23 February 2024 | News

PhD student Nicole Spriggs will be keenly following the Super Rugby Pacific this year to see how the introduction of mouthguards to measure the G forces in impacts plays out.

Nicole Spriggs

She has spent the last two years measuring the player impacts in rugby using the mouthguards, with a particular focus on female players.

It could change the game, she said, and more players than anticipated could be heading to the sideline for medical testing to see if they had suffered concussion. However, there had not been a lot of research done in the area yet, so it was hard to predict.

Male impact limits are set at 70g while female players are at 50g.

Seeing the numbers might scare people and could put some off the game.

However, she said the proportion of concussions that occurred in sport was small compared to society at large, such as through accidents, and there were other benefits of team sport which needed to be taken into account.

Her research found over a 20-game season that two to three players a game suffered impacts which would have been high enough for them to leave the field if they were in Super Rugby.

Players involved in Nicole's research.

Male players on average had two hits over the 70g limit per season, while female players had three. However, these were at school level, and she said professional players would hit harder in direct contact.

She said it was good that World Rugby had instituted the move, but there were a lot of unknowns about the direction it could lead the sport.

If it led to tackling lower, she said the whiplash from hitting around the waist could lead to a worse concussion.

Players in her research reported concussion symptoms but the impacts had not shown up as over the limit, while another suffered three possibly concussive impacts in one tackle.

There were lots of factors around how bad the concussion was: whether a player was tired or didn’t see the tackle coming so they weren’t braced for it, and where they were hit on the head.

With more data, the threshold for assessment could change.
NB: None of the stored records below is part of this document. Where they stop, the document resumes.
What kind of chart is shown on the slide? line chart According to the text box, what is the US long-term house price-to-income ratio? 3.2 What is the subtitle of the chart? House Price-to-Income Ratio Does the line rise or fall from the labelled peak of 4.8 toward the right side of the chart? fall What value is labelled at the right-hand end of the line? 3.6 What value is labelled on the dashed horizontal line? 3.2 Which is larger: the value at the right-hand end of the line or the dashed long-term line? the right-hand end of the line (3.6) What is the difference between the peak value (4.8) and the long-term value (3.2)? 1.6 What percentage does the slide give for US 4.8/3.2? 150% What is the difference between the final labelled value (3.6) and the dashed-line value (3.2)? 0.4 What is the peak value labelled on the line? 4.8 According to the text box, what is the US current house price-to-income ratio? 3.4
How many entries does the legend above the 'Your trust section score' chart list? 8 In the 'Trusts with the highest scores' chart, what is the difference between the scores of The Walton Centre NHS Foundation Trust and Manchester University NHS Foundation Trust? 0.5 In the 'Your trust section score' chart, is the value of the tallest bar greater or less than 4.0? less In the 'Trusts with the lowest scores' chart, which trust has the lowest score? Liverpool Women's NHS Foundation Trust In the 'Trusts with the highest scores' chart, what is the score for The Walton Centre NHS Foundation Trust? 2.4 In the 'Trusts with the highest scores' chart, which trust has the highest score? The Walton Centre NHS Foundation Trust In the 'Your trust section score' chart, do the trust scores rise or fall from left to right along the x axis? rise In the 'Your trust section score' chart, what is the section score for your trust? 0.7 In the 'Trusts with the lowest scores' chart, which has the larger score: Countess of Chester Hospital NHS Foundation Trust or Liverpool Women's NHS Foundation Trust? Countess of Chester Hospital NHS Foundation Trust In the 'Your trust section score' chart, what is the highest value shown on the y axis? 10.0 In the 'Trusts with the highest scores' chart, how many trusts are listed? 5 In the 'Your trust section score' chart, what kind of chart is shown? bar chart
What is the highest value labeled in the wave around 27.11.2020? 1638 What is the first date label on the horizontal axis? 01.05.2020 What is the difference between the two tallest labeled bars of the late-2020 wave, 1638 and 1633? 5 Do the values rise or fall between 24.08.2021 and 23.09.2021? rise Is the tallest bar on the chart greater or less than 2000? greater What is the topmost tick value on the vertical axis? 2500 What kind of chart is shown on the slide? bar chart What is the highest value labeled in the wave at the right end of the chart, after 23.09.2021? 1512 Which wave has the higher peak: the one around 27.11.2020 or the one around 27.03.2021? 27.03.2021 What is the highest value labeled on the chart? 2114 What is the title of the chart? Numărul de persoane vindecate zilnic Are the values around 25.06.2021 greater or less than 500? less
She didn’t know if the mouthguards would filter down through the game as they were expensive, and some players could chomp through three a season.

Impacts might not go over the limits but could be cumulative, but how to gauge the overall impact was unknown.

Nicole said it would be a good way to understand player loading and adjust the training if they were receiving to many low-level impacts.

Another benefit could be that more information for players and coaches around how to look after themselves after a concussion would be needed.

She said the mouthguard use could be a way for the sport to determine the risks involved, as it was under pressure from former players taking legal action around not being made aware of possible health repercussions.

"They could say if you want to play, here are the numbers, it’s your choice."

For Nicole it could be a well-justified distraction as she spends the year writing up her results.